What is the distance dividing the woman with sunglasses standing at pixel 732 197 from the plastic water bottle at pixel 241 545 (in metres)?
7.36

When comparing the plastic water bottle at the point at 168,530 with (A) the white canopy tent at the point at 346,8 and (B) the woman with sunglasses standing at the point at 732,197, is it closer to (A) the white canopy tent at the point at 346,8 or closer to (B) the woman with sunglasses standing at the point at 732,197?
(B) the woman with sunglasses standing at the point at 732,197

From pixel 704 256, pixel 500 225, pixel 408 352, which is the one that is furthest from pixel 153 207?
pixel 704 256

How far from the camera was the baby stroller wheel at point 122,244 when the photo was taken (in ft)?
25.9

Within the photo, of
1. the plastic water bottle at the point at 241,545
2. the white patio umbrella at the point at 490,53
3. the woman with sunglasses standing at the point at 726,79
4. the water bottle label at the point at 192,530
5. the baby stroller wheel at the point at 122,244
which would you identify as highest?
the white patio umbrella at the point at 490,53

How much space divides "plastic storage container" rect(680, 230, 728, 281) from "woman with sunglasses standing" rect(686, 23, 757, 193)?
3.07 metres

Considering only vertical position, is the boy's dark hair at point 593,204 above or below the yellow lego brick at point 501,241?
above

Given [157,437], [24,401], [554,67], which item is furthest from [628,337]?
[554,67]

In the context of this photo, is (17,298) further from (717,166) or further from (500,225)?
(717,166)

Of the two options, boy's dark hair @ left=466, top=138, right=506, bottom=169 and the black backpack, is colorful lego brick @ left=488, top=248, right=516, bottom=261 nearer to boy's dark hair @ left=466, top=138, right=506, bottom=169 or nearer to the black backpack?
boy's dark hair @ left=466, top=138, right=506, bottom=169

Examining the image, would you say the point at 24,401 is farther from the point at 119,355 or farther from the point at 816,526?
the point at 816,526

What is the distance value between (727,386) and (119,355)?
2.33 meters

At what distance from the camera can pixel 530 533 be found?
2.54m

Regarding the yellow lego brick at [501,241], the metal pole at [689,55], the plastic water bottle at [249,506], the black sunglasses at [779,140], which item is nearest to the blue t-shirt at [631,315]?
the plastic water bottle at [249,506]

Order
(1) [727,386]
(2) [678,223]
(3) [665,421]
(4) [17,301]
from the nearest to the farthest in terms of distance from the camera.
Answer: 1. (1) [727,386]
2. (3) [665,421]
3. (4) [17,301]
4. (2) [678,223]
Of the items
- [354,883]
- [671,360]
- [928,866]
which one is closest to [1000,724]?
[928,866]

============

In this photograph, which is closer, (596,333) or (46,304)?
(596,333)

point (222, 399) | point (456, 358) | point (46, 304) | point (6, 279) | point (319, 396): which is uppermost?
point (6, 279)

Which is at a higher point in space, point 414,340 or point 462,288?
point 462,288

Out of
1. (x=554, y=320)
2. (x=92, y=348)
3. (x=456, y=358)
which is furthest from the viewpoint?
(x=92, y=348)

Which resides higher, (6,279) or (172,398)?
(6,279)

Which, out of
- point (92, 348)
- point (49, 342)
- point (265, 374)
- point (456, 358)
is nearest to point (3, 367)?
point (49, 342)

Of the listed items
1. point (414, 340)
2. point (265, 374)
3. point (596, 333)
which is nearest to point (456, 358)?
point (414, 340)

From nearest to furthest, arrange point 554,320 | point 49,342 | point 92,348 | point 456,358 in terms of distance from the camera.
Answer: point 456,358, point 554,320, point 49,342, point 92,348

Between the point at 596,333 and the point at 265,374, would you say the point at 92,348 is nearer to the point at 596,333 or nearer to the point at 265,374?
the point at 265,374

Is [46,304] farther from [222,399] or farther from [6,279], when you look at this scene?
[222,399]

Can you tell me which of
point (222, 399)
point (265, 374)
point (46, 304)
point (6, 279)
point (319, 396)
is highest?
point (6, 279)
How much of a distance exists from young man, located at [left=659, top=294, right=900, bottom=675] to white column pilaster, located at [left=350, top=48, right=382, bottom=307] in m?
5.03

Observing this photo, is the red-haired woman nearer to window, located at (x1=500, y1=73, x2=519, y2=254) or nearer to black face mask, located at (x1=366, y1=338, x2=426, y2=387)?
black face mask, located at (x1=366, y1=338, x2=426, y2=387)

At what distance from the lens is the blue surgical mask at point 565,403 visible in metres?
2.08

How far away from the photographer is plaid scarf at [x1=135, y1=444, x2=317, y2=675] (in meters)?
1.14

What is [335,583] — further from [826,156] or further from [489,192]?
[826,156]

============

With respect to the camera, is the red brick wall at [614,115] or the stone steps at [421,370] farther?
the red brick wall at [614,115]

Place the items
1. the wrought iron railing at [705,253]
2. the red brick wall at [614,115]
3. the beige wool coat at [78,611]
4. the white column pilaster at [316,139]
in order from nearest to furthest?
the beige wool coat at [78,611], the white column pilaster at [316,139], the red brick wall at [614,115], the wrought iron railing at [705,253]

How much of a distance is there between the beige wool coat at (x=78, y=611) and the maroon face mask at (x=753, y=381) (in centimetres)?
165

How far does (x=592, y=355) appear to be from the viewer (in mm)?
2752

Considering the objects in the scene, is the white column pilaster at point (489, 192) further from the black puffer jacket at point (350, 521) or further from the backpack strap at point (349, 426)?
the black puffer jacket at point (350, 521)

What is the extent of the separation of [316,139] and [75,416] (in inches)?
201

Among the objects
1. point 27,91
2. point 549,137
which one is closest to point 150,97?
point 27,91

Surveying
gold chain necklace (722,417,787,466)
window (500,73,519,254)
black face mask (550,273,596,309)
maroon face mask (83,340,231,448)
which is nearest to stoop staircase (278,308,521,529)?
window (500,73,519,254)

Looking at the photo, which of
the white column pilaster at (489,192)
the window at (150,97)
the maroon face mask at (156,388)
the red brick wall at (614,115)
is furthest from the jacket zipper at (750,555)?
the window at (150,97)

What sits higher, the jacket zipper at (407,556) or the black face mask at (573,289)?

============

→ **What needs to be done**
Pick out every line in the records above that contains the string "blue", and copy each one. Letter case counts.

→ **Solution**
Regarding the yellow lego brick at [501,241], the metal pole at [689,55], the plastic water bottle at [249,506], the black sunglasses at [779,140], which item is nearest to the blue t-shirt at [631,315]?
At what distance from the lens is the blue surgical mask at point 565,403 visible in metres?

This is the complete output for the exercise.